== PROBLEM TO SOLVE ==
The word "africana" occurs in some lines of the listing. Copy those lines.

++++ PROVIDED INFORMATION

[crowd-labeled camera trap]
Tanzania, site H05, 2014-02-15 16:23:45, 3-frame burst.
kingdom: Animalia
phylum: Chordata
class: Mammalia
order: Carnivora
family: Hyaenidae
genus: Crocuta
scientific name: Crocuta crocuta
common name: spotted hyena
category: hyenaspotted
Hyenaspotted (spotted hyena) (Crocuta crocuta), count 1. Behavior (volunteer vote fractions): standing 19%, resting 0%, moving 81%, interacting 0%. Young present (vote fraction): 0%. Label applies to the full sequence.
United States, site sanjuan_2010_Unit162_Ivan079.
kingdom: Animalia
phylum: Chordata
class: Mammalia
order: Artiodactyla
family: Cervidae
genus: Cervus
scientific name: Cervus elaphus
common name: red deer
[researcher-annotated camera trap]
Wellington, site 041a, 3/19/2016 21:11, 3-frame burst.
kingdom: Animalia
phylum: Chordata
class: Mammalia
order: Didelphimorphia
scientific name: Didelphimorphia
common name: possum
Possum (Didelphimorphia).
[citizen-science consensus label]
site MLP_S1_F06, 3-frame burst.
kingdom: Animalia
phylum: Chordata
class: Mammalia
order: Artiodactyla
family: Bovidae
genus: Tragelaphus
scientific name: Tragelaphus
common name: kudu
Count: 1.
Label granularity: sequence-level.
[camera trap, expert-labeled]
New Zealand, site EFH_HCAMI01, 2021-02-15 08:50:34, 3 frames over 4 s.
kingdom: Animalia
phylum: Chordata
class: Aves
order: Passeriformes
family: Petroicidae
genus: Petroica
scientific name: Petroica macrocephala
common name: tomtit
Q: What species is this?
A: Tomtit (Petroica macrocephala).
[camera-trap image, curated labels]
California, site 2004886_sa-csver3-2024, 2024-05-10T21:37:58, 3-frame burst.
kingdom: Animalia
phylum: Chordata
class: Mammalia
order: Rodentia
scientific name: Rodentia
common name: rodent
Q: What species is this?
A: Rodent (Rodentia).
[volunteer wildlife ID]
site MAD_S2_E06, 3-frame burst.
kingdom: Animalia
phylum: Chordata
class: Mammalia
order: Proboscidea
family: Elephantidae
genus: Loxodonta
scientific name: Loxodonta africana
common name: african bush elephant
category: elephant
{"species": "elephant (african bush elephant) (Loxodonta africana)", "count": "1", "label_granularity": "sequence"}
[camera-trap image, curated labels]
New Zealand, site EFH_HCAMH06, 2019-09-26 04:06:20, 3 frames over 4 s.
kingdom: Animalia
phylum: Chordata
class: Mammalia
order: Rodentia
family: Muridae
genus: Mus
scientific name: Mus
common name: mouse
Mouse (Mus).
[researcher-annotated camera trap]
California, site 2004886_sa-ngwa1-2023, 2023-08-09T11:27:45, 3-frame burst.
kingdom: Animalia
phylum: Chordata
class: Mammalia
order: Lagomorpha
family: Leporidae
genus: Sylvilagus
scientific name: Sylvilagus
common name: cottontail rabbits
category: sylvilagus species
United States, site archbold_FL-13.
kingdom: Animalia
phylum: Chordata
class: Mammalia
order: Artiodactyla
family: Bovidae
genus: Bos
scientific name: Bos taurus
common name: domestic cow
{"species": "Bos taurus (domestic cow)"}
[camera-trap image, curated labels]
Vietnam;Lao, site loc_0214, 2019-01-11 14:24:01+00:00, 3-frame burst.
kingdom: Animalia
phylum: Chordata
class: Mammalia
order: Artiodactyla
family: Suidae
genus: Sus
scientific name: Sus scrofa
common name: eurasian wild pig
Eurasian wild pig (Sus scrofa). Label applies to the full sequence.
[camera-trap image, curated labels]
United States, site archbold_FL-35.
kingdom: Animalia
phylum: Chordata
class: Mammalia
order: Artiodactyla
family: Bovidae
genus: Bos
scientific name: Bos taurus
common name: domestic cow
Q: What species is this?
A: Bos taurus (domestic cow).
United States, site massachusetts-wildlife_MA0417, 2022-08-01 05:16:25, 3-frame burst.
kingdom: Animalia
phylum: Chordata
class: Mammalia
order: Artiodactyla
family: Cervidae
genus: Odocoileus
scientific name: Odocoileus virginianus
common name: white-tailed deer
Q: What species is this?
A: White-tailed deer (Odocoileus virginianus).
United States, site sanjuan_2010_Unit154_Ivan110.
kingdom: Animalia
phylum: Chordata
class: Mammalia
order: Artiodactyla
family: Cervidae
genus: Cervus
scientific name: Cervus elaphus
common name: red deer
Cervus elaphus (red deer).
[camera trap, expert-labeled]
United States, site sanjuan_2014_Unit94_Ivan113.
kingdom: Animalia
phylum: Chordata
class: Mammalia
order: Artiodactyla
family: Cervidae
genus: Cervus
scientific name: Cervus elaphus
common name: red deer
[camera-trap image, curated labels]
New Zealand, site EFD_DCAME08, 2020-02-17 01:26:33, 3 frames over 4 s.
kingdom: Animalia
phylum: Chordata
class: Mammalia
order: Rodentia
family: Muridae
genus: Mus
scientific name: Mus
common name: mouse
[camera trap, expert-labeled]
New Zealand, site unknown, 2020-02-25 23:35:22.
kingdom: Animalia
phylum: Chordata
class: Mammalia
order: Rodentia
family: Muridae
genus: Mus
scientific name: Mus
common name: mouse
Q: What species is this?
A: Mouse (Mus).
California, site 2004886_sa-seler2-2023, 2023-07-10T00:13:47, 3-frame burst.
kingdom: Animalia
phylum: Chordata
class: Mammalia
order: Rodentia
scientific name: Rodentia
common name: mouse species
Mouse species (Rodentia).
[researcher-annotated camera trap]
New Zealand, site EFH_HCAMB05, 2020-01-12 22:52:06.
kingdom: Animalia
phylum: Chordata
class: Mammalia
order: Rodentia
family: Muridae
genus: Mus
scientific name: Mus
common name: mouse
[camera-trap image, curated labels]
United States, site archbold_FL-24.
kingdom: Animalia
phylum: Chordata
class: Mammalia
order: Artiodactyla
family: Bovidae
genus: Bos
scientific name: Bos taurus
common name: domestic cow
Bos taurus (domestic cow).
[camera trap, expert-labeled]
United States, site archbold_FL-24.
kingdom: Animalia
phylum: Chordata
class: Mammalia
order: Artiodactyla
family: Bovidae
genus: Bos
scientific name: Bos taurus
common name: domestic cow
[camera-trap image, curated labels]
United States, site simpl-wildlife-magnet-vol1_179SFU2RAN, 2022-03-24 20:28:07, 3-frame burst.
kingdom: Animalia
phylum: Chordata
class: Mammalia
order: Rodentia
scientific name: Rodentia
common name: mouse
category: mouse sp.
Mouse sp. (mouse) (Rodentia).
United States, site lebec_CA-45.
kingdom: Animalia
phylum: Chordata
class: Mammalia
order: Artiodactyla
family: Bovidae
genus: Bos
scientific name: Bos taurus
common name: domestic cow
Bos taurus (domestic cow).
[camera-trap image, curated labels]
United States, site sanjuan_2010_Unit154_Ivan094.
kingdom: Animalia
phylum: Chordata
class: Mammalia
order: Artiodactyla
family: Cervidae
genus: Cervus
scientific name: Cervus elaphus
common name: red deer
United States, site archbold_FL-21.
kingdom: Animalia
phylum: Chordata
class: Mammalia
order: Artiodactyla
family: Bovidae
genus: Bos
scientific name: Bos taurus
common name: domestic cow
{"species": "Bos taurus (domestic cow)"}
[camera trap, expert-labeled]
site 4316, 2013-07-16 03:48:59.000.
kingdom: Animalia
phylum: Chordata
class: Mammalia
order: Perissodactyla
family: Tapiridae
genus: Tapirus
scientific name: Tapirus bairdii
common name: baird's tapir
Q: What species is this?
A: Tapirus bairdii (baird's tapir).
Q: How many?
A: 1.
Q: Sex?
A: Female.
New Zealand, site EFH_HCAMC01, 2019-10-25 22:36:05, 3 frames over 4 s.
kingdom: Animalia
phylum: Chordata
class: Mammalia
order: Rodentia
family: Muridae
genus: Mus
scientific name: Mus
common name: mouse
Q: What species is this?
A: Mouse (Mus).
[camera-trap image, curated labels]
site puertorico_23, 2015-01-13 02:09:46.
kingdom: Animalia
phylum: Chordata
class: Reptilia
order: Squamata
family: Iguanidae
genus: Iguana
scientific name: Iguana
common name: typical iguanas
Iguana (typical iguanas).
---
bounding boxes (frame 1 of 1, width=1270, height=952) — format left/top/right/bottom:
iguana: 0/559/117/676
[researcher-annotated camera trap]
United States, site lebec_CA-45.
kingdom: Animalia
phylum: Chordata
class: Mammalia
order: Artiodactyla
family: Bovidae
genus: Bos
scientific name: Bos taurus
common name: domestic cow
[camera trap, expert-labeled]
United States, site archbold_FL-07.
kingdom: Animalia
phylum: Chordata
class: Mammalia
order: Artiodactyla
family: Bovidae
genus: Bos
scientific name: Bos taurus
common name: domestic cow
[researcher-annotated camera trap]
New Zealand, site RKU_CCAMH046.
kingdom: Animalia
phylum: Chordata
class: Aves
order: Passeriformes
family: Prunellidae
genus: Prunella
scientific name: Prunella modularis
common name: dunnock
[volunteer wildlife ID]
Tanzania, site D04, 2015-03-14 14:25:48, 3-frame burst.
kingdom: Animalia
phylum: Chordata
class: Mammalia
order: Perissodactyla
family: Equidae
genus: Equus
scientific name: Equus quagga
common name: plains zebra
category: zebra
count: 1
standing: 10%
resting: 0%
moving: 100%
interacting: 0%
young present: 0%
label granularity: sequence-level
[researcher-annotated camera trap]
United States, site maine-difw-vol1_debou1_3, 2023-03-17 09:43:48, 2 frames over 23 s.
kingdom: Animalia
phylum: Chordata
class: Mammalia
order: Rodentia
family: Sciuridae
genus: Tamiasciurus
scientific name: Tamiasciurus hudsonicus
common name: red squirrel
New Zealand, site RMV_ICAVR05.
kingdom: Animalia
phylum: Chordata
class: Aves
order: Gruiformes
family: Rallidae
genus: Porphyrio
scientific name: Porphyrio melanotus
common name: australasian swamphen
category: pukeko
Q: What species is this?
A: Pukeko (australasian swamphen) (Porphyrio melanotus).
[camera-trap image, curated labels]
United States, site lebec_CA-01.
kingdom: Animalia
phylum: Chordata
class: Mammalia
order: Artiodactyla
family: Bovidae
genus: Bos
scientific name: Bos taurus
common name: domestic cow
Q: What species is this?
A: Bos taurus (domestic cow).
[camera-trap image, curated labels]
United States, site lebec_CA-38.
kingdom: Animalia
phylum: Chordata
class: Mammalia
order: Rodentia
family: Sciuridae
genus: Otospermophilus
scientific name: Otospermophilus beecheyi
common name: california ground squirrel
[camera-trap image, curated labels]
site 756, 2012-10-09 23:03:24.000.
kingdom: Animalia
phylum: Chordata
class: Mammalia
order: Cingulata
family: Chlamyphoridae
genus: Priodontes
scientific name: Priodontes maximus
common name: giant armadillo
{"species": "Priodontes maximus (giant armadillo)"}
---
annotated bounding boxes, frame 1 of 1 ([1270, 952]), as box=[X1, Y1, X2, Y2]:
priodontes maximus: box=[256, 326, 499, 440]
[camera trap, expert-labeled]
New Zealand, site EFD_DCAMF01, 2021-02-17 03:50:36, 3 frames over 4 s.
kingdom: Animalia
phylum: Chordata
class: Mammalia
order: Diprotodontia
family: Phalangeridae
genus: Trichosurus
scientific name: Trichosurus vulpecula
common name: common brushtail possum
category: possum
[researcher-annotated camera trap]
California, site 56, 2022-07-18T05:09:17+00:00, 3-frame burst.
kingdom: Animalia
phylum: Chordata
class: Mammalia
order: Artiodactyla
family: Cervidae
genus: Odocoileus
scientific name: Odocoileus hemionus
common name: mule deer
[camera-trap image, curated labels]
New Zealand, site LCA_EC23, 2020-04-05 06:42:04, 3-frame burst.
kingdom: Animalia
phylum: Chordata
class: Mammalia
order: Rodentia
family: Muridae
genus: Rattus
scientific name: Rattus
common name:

++++++++

== RESULT FOR THIS TASK ==
scientific name: Loxodonta africana
{"species": "elephant (african bush elephant) (Loxodonta africana)", "count": "1", "label_granularity": "sequence"}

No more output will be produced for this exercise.